Limit range filter (Gwyddion) was the filter that I liked best, especially when used with a gaussian blur. There is only one image on the graph below, but there are dozens using this filter under the signal processing group. There is a pretty obvious increase in peaks with this filter.

Maximum, minimum, mean and box filters applied to this image, sometimes with gaussian blur as well. Perhaps the minimum and box filters increased number of peaks found, but I would not personally use these filters to enhance peak detection.

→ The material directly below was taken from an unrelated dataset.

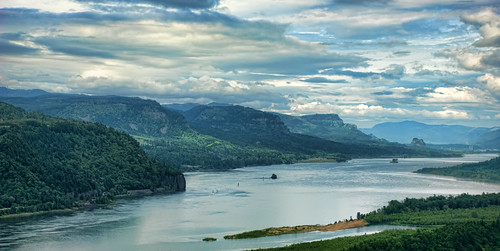 rock oregon river columbia gorge beacon
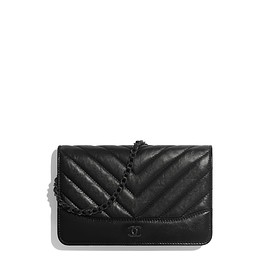 CHANEL - Wallet on Chain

It was reasonably evident from the image after application of the minimum, mean and box filters that the result was not what I was looking for.

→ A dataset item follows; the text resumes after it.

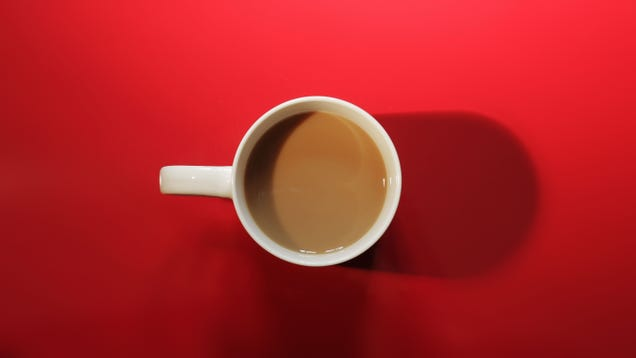 Add Sugar to Your Coffee Before Milk or Cream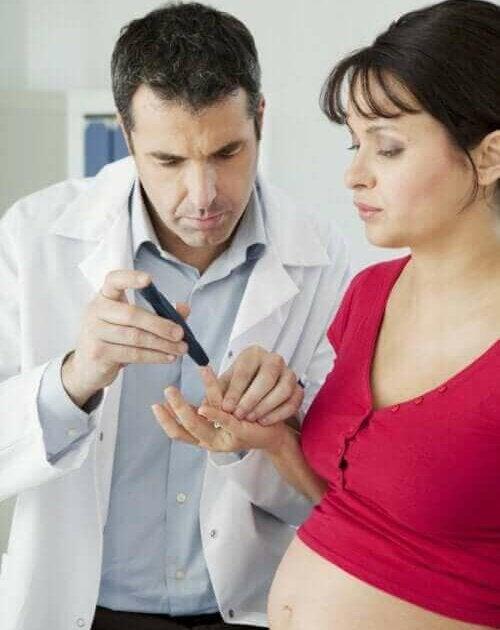 Arts doet een test bij zwangere vrouw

Lowpass, unsharp mask, and  smart blur. (All counts from image processing)

Just using the bitmap filters and masks of CorelDRAW and CorelPhotoPaint, Photoshop, Gwyddion, ImageJ, Paint.net, Inkscape, Octave (just for image processing no signal processing here), and GIMP show the following summaries.  (All peak counts from each of the image processing programs — each analylzed separately to see whether there was variation in the algorighms used.)

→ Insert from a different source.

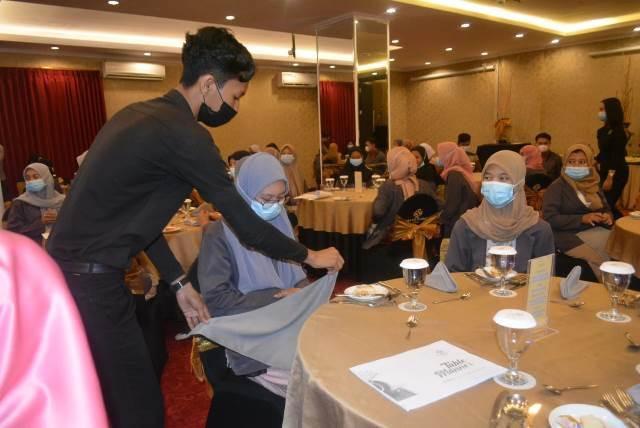SMK M1TA Study Industri Diklat Table Manner Grand Darmo Suite Surabaya 1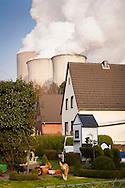 DEU, Germany, North Rhine-Westphalia, the brown coal power station Niederaussem near Bergheim, house in the district Auenheim. - <br /> <br /> DEU, Deutschland, Nordrhein-Westfalen, das Braunkohlekraftwerk Niederaussem bei Bergheim, Haus im Stadtteil Auenheim.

and the value I see as putting the image processing into a category of “nice” not too specific. There is so little variation between programs that “opinion” and “ease of use” and type of “output” would seem to be the best criteria for which to use in microcopy.  I have a preference for the proprietary programs, just for ease of use (except ImageJ which is really a great program) and Gwyddion, though the only use i found was for image processing, and i also found the plotting function produced lots of errors (in my hands). But Gwyddion does have a great function for limiting range and I used that often.  It seems that with image processing, 15 peaks per hexamer is going to be the very best result, consistent and easy to verify.  Abbreviations are listed in a different blog (here).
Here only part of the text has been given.